DESCRIPTION OF THE TASK
For each statement, say whether it agrees with the passage on the queens' exiles, answering yes or no and quoting the deciding words: (a) Archbishop Dunstan backed Edward's claim to the throne after Edgar's death; (b) contemporary records blame Ælfthryth for Edward's assassination; (c) after Harald drove Emma out, she took refuge in Winchester.

GIVEN TEXT
>>>>
Eadgifu’s second exile is notable for the patterns it shares with the periods of exile experience by the queens Ælfthryth and Emma. Both these women also found themselves in vulnerable positions on the death of the king, though in their cases the candidates they backed for the kingship were their sons. As observed in Eadgifu’s first return to court in 939, being queen-mother came with a degree of authority, especially if the king was young. It also afforded protection against the political intrigues of opposing factions. In Ælfthryth’s case, a number of the same players return. Allied with her in the succession dispute that arose on Edgar’s death in 975 was Æthelwold, opposing her was Archbishop Dunstan. Dunstan supported the claim of Edgar’s eldest son Edward for the throne, Æthelwold and Ælfthryth the claim of her eldest surviving son, Æthelred (Keynes, 2008, pp. 52–3). In 975, it was Dunstan’s party that emerged victorious and Edward, soon to be known as “the Martyr”, was crowned king. For the next three years, Ælfthryth was absent from the royal court, and seemingly retreated to her own estates. It was at one of these, Corfe, that Edward was assassinated in 978. Though contemporary records lay no blame on Ælfthryth, rumour of her involvement grew in later centuries (Firth, 2020). Her son Æthelred claimed the throne upon his brother’s death and the youth, then about ten years old, was accompanied by his mother. As Roach (2016, p. 77) points out, it was natural that suspicion would fall on Ælfthryth. No one had more to gain than the queen-dowager, who returned to the centre of power with Æthelred, claiming authority as queen-mother and queen-regent.

In 1035, Emma found herself in a similar position to Ælfthryth in 975 and Eadgifu in 955. Though she had legitimate sons with both Æthelred and Cnut, upon the latter’s death the man on the spot to claim the throne was Emma’s stepson, Cnut’s child from his first marriage, Harald Harefoot (r. 1035–40). At this moment, in an unusual acknowledgement of emotional isolation, Encomium Emmae Reginae states that Emma “remained alone in the kingdom, sorrowing for the bitter death of her lord and alarmed in the absence of her sons” (Campbell, 1998, pp. 38–9).Footnote 6 According to the Anglo-Saxon Chronicles (1035), while Emma had been given control of Wessex in the name of her absent son Harthacnut (r. 1040–42), this soon turned into a pseudo-exile in Winchester, as Harald claimed her wealth and increased her social isolation. Ultimately, in a more traditionally recognisable form of exile, Harald drove her from Winchester and Emma sought refuge in Bruge (ASC 1037; Campbell, 1998, pp. 46–7). There she was joined by Harthacnut and, while planning their reconquest of England, news of Harald’s death arrived, with both then returning to England and to the centre of power (ASC 1040; Campbell, 1998, pp. 48–53).
<<<<
(Items from a dataset)
>>>>
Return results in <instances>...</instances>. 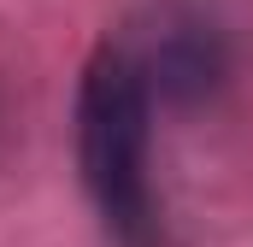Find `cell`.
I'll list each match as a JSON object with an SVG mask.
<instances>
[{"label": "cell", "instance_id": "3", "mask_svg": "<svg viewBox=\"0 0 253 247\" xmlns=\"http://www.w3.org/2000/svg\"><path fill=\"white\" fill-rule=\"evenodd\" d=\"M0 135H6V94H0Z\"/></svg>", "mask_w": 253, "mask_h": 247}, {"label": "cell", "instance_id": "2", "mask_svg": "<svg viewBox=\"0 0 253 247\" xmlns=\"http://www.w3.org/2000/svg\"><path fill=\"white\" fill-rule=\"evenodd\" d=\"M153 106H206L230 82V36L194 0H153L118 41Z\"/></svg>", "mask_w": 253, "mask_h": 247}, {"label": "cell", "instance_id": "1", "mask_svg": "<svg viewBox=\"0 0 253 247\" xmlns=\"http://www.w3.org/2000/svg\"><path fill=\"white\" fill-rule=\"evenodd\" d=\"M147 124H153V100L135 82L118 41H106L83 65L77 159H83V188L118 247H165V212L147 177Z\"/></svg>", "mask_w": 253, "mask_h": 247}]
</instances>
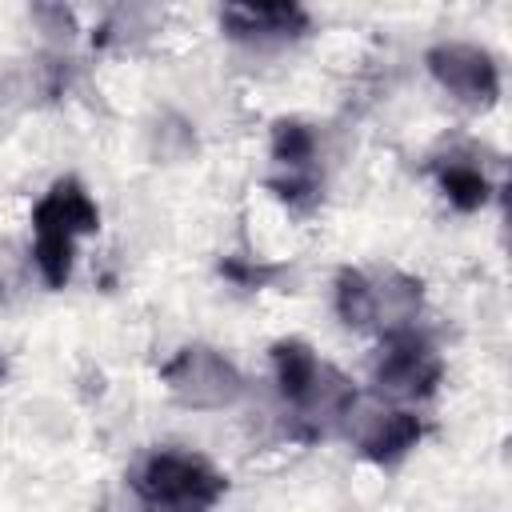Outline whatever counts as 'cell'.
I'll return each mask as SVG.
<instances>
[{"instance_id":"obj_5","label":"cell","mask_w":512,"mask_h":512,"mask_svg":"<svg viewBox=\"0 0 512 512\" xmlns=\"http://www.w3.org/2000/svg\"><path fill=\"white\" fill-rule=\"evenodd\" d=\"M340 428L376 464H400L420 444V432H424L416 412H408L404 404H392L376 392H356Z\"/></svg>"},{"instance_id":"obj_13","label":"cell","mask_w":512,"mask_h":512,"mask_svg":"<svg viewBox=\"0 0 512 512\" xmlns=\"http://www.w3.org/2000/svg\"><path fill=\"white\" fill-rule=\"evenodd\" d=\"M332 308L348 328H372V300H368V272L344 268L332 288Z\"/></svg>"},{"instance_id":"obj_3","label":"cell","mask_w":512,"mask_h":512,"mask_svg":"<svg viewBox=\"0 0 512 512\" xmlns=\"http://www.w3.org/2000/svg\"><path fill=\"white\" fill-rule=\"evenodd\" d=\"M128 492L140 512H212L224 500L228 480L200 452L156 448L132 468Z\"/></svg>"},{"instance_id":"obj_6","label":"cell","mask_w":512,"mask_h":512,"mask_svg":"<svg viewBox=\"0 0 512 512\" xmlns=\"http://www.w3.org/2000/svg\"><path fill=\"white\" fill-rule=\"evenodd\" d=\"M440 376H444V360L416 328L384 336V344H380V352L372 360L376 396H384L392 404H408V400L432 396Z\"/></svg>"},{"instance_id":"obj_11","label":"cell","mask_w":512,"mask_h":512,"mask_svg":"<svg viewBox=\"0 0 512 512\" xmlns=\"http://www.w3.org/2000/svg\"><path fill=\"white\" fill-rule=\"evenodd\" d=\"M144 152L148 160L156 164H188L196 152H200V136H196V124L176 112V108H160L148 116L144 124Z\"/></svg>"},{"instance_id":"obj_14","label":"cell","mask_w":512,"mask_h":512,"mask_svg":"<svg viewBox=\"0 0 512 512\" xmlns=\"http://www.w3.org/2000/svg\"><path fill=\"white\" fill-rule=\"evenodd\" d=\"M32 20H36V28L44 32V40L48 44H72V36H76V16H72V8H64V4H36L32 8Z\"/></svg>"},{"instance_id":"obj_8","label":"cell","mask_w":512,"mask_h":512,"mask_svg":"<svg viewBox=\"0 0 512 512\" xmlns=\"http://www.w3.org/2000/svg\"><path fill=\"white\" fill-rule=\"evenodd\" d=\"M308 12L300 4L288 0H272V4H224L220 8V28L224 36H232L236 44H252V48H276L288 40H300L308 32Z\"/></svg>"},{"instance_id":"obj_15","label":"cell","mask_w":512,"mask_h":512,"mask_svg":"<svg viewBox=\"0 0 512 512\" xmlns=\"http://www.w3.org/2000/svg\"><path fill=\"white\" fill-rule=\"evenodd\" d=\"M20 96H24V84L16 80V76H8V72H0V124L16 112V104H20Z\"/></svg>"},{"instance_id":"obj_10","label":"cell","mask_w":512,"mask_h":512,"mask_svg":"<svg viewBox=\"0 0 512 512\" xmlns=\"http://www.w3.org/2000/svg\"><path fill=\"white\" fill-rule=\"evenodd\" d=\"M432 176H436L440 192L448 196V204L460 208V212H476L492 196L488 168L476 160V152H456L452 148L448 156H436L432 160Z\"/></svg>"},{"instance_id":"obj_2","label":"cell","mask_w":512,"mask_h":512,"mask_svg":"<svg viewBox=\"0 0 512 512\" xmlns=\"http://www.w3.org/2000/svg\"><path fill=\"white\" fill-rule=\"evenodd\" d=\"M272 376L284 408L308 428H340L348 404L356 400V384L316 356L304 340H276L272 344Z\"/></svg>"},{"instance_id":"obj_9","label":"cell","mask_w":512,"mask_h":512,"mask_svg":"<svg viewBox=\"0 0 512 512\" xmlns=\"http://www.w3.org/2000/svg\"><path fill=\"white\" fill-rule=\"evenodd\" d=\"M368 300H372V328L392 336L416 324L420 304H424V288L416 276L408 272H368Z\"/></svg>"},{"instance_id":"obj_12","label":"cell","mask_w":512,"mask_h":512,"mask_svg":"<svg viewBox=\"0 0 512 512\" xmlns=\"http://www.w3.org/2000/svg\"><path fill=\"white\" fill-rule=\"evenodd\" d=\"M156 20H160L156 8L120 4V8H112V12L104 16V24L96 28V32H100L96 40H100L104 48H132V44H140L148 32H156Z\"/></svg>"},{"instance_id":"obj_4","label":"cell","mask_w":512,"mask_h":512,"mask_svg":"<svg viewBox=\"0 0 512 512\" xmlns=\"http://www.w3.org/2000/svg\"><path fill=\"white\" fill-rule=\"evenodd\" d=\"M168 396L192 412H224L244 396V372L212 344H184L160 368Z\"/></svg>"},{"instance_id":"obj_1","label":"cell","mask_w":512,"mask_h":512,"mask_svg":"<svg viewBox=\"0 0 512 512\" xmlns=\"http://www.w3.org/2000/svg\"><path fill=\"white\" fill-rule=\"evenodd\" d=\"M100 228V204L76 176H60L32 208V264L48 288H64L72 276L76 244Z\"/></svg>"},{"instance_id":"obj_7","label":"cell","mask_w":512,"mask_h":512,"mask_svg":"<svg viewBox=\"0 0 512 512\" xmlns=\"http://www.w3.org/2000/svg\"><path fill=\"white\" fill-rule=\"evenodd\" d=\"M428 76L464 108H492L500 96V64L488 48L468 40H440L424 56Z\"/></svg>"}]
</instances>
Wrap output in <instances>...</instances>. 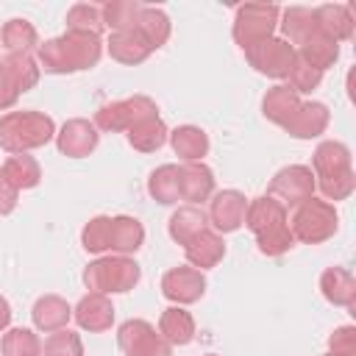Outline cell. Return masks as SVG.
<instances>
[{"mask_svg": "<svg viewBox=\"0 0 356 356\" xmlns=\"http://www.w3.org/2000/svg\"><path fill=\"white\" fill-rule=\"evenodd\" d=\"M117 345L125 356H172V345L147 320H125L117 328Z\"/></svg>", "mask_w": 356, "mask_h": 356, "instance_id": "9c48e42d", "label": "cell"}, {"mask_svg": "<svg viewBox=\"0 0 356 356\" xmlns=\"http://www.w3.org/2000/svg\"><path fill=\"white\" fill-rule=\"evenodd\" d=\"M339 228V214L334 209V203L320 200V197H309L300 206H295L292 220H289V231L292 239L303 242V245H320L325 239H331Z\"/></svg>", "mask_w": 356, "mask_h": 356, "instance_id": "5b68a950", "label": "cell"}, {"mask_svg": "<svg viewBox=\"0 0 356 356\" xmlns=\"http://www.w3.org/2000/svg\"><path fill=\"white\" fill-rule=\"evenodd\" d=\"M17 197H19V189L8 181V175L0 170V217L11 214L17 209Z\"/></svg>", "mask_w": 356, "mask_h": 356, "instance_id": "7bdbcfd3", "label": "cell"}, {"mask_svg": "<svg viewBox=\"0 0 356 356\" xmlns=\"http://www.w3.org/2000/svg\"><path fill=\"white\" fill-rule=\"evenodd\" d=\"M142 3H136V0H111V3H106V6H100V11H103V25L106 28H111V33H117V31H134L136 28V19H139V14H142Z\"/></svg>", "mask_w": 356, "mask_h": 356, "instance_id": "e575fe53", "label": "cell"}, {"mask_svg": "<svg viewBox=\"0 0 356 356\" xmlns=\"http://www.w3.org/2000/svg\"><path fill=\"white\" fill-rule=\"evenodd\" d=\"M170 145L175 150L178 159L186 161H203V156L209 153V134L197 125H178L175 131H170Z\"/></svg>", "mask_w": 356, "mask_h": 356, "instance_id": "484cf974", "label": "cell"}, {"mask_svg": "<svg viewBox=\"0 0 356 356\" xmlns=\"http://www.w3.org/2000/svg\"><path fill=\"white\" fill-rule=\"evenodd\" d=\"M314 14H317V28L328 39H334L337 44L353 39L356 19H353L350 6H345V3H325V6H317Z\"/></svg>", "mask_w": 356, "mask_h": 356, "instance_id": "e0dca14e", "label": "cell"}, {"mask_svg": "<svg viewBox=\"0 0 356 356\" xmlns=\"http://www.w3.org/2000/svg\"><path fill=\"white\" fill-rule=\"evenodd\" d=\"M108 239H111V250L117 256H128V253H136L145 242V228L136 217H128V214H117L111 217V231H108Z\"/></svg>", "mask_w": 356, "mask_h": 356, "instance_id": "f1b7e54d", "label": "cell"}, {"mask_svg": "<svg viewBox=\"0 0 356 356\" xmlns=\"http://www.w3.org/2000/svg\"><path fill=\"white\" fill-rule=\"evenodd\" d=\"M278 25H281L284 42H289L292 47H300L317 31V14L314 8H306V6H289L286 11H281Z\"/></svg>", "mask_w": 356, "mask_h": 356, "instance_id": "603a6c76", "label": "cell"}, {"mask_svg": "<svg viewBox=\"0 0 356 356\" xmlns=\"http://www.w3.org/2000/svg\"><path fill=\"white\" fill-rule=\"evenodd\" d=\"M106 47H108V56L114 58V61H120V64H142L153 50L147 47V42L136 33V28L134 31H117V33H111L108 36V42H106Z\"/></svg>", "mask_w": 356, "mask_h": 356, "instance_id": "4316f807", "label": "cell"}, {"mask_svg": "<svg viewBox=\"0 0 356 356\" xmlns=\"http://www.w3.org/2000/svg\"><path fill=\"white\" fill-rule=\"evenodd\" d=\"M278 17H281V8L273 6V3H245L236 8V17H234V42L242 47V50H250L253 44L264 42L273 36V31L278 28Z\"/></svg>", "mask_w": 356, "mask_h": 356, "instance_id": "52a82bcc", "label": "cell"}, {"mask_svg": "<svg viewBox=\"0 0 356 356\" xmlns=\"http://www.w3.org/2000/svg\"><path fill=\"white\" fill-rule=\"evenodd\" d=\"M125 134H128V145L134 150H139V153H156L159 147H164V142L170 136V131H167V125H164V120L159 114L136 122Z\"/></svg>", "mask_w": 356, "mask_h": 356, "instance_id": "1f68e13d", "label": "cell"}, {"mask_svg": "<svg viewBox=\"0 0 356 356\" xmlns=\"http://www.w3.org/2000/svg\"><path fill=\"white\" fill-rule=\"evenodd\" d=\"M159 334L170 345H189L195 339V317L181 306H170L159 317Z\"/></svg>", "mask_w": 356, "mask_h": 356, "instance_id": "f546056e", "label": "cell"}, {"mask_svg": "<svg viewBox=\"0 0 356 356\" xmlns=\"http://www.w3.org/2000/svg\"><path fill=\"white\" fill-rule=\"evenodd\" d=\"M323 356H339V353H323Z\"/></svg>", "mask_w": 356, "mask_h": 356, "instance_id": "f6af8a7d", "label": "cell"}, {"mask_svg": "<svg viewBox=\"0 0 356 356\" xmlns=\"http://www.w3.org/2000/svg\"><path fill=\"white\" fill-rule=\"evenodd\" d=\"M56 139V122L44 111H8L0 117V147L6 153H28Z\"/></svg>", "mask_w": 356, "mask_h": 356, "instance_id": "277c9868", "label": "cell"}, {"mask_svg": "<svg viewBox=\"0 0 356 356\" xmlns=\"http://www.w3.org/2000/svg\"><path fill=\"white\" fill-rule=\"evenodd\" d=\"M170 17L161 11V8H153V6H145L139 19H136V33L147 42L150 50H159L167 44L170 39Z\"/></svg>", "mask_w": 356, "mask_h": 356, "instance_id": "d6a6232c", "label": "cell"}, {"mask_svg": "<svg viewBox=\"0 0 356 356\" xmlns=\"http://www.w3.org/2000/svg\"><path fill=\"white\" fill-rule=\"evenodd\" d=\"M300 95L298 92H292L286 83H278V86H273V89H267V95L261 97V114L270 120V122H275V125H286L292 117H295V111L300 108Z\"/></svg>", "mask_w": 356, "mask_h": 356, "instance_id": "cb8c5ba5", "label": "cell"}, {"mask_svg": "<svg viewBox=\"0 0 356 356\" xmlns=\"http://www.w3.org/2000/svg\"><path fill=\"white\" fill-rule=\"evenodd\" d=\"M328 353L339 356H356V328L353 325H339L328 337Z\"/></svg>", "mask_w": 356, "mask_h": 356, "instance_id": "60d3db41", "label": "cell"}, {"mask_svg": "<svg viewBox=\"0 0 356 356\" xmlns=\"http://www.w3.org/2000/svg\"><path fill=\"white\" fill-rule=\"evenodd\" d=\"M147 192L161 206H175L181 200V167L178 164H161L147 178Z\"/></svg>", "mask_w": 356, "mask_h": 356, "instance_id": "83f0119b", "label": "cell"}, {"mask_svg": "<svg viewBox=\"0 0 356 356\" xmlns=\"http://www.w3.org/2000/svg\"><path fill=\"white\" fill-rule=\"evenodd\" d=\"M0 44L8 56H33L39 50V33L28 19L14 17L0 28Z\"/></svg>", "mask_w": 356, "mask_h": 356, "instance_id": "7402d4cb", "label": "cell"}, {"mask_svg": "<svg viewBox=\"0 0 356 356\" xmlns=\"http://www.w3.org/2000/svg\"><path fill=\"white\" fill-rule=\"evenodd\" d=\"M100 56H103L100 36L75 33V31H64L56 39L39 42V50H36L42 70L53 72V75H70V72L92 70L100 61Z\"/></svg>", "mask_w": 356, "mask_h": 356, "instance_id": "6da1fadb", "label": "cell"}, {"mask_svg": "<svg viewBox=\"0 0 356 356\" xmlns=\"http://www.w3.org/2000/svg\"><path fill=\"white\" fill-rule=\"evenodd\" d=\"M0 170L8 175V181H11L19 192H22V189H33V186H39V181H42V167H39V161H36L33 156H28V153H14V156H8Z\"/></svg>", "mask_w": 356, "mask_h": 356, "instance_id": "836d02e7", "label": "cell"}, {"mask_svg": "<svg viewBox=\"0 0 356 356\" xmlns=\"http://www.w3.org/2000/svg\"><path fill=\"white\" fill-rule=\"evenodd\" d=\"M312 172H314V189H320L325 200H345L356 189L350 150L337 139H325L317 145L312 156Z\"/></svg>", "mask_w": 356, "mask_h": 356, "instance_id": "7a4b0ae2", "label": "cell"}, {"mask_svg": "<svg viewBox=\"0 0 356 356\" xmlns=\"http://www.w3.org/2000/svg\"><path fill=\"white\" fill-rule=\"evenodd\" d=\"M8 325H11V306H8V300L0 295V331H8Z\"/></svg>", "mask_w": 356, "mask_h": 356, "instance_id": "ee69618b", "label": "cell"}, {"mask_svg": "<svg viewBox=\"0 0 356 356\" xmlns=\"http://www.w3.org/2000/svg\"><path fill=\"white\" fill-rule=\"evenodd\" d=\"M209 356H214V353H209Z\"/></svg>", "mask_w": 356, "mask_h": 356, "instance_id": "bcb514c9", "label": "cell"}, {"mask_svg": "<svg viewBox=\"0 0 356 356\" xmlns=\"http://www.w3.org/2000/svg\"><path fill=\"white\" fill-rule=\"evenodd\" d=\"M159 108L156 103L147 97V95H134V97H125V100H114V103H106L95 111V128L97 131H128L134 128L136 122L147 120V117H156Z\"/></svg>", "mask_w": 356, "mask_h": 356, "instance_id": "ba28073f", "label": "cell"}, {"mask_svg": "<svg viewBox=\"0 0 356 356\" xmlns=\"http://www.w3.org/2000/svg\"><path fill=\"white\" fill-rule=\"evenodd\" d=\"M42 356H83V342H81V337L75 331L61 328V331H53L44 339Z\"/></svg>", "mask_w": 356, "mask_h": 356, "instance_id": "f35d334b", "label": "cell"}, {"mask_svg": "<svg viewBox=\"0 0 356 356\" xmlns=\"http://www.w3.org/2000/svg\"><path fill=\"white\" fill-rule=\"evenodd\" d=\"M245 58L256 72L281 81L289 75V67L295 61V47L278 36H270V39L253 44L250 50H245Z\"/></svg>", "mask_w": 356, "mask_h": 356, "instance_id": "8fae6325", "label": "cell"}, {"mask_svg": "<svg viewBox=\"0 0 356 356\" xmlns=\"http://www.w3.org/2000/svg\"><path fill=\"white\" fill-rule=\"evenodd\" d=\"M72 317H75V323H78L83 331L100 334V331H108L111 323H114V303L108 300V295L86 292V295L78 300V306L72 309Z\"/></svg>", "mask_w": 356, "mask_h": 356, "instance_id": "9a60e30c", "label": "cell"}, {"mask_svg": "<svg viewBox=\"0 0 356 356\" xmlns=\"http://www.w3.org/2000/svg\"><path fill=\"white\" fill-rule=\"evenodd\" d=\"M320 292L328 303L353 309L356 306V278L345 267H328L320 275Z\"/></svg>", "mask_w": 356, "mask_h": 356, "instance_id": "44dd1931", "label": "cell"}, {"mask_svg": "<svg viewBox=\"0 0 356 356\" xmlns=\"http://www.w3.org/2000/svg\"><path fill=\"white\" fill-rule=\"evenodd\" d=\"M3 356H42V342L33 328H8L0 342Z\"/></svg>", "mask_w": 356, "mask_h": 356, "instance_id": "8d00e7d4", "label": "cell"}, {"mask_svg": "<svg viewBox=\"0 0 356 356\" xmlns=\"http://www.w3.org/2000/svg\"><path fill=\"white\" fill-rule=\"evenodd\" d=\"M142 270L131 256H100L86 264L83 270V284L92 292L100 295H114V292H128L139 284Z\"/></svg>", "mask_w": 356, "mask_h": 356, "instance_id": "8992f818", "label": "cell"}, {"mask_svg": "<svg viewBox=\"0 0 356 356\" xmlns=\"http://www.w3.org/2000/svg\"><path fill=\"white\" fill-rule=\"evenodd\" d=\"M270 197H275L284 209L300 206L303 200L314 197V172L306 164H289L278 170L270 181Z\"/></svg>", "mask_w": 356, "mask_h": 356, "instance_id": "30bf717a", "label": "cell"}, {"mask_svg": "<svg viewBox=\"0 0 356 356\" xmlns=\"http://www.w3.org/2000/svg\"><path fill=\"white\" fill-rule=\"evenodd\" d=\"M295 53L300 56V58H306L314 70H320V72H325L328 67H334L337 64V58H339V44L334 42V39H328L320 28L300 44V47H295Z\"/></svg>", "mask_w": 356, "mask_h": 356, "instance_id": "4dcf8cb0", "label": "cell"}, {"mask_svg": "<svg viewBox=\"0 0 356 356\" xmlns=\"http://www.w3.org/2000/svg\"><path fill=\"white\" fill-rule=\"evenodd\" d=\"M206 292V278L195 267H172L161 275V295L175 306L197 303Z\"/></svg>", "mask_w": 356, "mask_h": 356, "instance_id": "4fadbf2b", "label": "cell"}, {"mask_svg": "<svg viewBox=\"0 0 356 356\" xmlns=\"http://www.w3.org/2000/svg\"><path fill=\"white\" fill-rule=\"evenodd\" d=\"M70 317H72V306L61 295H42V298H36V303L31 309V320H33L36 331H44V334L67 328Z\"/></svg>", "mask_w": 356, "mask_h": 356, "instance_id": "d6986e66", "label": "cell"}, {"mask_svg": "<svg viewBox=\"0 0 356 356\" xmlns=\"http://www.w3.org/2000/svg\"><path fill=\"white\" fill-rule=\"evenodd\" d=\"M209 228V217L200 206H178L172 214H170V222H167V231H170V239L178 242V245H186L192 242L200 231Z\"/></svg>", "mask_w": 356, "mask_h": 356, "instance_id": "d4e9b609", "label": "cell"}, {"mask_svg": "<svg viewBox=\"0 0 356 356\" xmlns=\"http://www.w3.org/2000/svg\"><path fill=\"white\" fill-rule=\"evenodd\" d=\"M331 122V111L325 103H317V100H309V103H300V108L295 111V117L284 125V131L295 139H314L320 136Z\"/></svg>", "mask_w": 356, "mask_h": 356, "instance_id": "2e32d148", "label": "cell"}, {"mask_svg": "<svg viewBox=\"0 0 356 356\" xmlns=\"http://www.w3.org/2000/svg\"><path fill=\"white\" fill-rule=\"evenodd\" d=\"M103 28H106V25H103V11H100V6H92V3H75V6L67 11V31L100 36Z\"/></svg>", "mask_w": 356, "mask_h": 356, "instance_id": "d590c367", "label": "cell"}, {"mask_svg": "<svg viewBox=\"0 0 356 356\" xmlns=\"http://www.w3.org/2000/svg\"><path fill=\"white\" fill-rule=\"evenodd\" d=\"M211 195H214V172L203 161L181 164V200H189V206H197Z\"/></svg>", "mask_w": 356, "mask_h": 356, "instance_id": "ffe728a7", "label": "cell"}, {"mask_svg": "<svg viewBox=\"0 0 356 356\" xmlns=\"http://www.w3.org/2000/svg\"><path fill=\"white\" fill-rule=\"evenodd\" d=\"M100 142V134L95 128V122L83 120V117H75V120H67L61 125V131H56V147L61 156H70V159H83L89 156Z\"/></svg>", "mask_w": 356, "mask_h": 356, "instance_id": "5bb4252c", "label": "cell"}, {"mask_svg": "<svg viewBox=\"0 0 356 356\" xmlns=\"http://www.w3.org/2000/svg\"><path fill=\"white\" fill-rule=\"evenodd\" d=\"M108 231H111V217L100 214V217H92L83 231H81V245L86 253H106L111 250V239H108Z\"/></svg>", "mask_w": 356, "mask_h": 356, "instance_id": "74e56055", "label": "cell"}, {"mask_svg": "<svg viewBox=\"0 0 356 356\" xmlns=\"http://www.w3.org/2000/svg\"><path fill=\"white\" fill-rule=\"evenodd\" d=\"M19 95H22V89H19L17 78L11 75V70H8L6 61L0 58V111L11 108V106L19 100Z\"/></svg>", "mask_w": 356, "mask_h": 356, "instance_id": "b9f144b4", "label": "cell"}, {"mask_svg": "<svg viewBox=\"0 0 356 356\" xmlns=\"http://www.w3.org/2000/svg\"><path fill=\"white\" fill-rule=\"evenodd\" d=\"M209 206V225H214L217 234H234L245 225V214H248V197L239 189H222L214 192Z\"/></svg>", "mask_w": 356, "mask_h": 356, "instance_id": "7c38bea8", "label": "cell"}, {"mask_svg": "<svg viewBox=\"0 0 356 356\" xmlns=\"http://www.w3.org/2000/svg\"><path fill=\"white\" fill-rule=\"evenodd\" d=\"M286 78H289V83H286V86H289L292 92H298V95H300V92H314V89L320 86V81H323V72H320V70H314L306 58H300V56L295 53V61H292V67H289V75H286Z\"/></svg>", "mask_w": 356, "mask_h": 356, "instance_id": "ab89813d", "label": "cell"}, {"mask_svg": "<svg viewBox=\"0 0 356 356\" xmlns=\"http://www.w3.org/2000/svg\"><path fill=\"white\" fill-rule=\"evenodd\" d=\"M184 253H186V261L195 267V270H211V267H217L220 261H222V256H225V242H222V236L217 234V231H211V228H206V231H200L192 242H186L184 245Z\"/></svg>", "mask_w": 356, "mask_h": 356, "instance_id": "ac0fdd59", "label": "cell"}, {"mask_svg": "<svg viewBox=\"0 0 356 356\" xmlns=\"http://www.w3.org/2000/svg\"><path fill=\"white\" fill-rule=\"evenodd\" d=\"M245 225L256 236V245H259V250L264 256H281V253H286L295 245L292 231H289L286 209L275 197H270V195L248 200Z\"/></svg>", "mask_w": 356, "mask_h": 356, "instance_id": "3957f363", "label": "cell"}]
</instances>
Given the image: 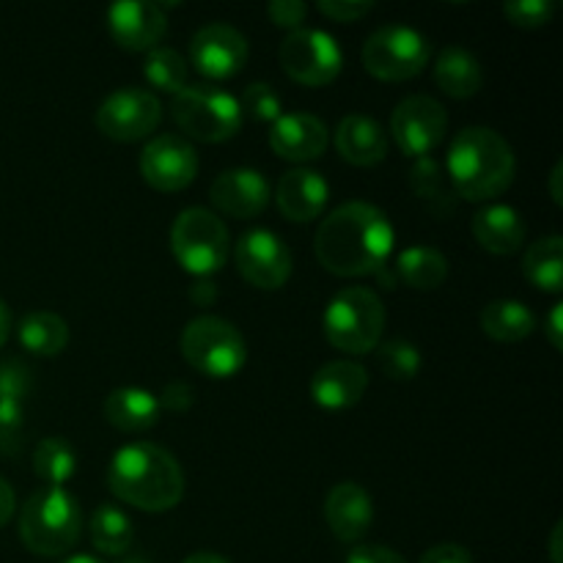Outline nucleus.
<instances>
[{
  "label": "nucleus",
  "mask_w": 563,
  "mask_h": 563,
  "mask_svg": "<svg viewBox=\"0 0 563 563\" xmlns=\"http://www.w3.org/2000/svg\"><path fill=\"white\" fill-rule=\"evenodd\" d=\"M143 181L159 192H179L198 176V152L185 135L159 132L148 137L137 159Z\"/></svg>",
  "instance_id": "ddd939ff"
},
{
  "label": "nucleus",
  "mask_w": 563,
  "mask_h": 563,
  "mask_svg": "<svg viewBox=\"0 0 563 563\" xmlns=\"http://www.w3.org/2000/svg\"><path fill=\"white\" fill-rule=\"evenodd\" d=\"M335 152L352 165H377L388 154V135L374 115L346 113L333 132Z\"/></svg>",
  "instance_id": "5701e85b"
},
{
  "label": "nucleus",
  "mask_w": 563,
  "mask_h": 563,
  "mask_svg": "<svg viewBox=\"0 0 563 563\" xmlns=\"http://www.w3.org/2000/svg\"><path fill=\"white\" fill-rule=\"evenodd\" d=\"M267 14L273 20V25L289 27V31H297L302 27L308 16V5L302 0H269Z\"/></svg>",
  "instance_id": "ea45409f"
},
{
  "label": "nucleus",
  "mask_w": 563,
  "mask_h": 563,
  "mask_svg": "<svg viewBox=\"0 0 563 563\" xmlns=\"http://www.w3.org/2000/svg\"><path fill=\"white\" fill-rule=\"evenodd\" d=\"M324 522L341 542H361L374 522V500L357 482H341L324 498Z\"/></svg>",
<<<<
WORKED ANSWER
(a) Yes: "Dunstan supported the claim of Edgar’s eldest son Edward for the throne"
(b) No: "Though contemporary records lay no blame on Ælfthryth"
(c) No: "Harald drove her from Winchester and Emma sought refuge in Bruge"